Singapore’s beloved sushi chef opens his third restaurant04 September, 2012 by Chad
For years Chef Peter has personally set the standard for affordable, quality Japanese food in Singapore, first with Wasabi Tei at Far East Plaza, then Chikuwa Tei at Boat Quay. Last month, the executive chef opened his third restaurant, Mitsuba By Yurine Japanese Restaurant, at Clarke Quay’s The Central.
We noticed during a recent visit to Chikuwa Tei that Chef Peter had been missing and it turned out that he was busy preparing for this new project. The new restaurant is located surprisingly close by, on the 3rd floor of The Central. Mitsuba doesn’t appear as large as his previous restaurant, but gives off a much nicer, up class ambiance. It is also strangely missing a “Tei” in its name.
Apart from one other table, we were the only guests here this evening. Over at the counter was none other than Chef Peter, who once again was in an uncharacteristically good mood. Guess he doesn’t like crowds either. Perhaps it was the recency of its opening, but it looked like not many had caught on to its existence yet. Either that or they were turned away by the seemingly posh look of the restaurant from the outside.

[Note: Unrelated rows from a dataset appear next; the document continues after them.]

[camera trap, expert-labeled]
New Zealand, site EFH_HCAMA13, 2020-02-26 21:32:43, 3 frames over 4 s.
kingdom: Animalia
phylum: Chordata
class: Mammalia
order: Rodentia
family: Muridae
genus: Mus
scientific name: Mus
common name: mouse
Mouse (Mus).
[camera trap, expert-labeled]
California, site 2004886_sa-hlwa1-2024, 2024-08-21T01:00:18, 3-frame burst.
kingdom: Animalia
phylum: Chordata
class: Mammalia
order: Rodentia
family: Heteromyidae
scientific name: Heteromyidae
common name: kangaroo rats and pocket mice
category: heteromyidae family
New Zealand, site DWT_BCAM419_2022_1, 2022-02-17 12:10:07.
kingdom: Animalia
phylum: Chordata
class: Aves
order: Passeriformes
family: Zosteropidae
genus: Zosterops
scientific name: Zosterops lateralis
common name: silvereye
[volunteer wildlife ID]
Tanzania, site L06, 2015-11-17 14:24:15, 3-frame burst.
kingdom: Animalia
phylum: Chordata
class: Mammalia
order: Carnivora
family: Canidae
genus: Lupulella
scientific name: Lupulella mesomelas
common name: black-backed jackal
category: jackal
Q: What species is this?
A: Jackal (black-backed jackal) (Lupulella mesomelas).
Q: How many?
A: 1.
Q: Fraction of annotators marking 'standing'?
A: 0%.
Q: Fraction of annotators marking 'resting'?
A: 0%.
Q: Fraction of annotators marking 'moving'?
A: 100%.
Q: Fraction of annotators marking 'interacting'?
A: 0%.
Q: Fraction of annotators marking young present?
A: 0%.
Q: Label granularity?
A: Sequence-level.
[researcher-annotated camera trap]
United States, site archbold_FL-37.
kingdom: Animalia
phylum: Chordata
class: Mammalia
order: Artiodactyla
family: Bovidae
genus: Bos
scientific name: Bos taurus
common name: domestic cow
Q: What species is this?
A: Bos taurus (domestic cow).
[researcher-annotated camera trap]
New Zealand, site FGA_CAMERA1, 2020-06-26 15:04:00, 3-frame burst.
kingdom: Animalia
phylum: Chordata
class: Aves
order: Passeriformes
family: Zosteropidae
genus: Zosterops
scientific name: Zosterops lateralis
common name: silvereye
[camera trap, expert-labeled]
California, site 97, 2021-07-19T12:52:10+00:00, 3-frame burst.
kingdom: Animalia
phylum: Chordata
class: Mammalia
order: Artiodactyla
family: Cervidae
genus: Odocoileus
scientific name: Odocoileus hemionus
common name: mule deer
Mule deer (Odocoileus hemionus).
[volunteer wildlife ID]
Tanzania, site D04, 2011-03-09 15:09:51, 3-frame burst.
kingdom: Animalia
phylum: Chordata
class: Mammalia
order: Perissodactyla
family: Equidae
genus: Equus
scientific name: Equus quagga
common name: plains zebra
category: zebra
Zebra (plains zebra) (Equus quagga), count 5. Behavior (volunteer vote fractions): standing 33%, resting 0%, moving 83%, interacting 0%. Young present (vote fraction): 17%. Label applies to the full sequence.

It should come as a surprise to most then that the prices over at Mitsuba had retained their affordability, while providing an expanded, slightly different menu from its predecessors. We decided to play it safe this time round though.
Chef Peter’s Chirashizushi makes a glorious return, though with slight differences. There are now 4 different chirashi sets to choose from, with the old fave being the cheapest mixed set on the menu. The rest feature different and additional cuts. There are also individual dons (rice bowls) for particular cuts, which are great for when you want a specific indulgence.
Oddly though, the fish is now served separately from the rice. This is perhaps to cater to local whims and the dish is only barely manages to pass off as chirashizushi since it’s served in a bento box with the meats stacked on top. Personally, I tend to prefer the diced variety of the chirashizushi so this change takes some of the enjoyment out of appreciating the dish as a whole, but quality wise, it remains unchanged. On the plus side, there’s a much more appropriate amount of rice served now.
My company for this evening wanted me to point out this interesting dessert served to us instead of the typical complementary slices of watermelon. Each of these dumplings actually contained a mixture of ground azuki and white bean pastes encased inside a starchy shell.
As with the previous two restaurants, you can bet that Mitsuba will become another top option when it comes to Japanese dining in Singapore. Once again, the upgrade means prices might be marginally higher (about 5-10%) but the expanded menu, better setting and much more accessible location make it worth it.